▶ **Prompt 1**:
In the thread about breeding fox mice, what does combining ch/ch with at produce?
▶ **Prompt 2**:
From the fox mouse thread, repeat the stretch from "## Stina (Sep" through "(Jul 26, 2010)" word for word.

▶ **Passage shown**:
# Do I need chinchilla to get fox?



## genevie (Mar 11, 2012)

I'm getting a tan or two this week, but foxes are what I've wanted ever since I looked into fancy mice. Am I right in thinking I definitely _need_ a chinchilla mouse to eventually get fox mice from the tan boy(s)? Or something "chinchillated" at least? I know I could get a beige fox from a c^e/c^e mouse, but I could never get black/blue/chocolate etc foxes this way, could I? Same sort of line of thinking with c^h/ch^h?


----------



## Stina (Sep 24, 2010)

You can't get a true chocolate fox....c-dilutes make fox because they remove yellow pigment...chocolates have a lot of yellow...remove the yellow and you lose that rich chocolate color and have more of a dull warm gray.

If you want "black" or "blue" foxes, you definitely need c^ch/c^ch...any other c-dilutes will dilute them too much to be called black or blue.


----------



## PPVallhunds (Jul 26, 2010)

ch/ch with at will give you siamese mice with white bellies

For propper black or choc fox you need cch/cch, you could get nonstandardized foxs with cch/c (coffie to like choc), burmese foxes with cch/ch (brown with points and fox belly) and cch/ce would make a mock chocolate fox. But if you have the cch gene you might as well work to get cch/cch so they will breed true.

ce/ce with at will turn the belly white but it will also dilute the top colour.

but if you make them ther belly wont be as white as the ones in shows so you will have to selective breed them to whiten them up.

You can get nice choc foxes Here is a black and choc tougher so you can see the colour 
http://i199.photobucket.com/albums/aa23 ... end8-2.jpg


----------

▶ **Data section**:
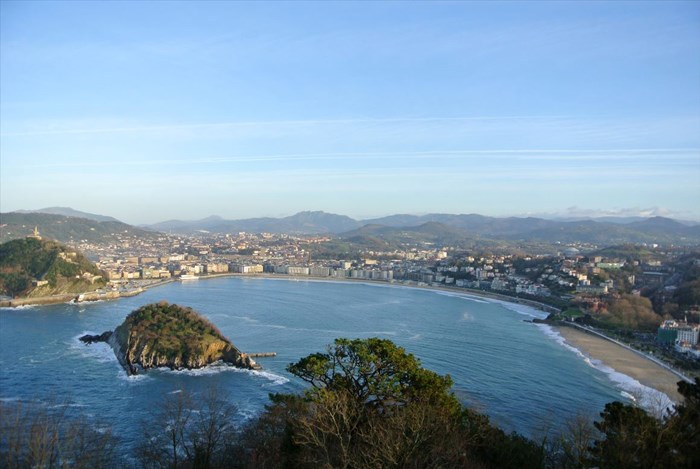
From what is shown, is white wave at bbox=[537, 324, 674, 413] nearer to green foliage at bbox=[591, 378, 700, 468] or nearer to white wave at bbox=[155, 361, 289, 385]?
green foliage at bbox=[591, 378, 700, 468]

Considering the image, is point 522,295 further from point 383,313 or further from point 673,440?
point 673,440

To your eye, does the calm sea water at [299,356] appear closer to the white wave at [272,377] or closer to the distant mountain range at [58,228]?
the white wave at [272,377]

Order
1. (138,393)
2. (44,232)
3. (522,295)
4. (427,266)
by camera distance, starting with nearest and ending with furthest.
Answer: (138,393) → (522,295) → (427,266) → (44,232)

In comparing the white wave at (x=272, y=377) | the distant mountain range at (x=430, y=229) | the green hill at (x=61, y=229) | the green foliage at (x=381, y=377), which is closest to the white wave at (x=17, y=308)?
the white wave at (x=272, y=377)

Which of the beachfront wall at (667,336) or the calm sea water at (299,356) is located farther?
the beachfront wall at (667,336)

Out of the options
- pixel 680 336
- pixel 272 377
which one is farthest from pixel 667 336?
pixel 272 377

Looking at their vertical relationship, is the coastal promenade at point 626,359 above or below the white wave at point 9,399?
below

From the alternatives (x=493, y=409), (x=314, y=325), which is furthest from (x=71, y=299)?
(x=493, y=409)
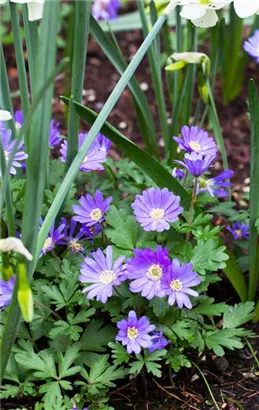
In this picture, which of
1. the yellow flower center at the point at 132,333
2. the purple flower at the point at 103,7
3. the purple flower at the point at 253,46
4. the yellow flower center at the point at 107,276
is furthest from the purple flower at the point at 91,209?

▶ **Exercise output 1**:
Siamese mice with white bellies.

▶ **Exercise output 2**:
## Stina (Sep 24, 2010)

You can't get a true chocolate fox....c-dilutes make fox because they remove yellow pigment...chocolates have a lot of yellow...remove the yellow and you lose that rich chocolate color and have more of a dull warm gray.

If you want "black" or "blue" foxes, you definitely need c^ch/c^ch...any other c-dilutes will dilute them too much to be called black or blue.


----------



## PPVallhunds (Jul 26, 2010)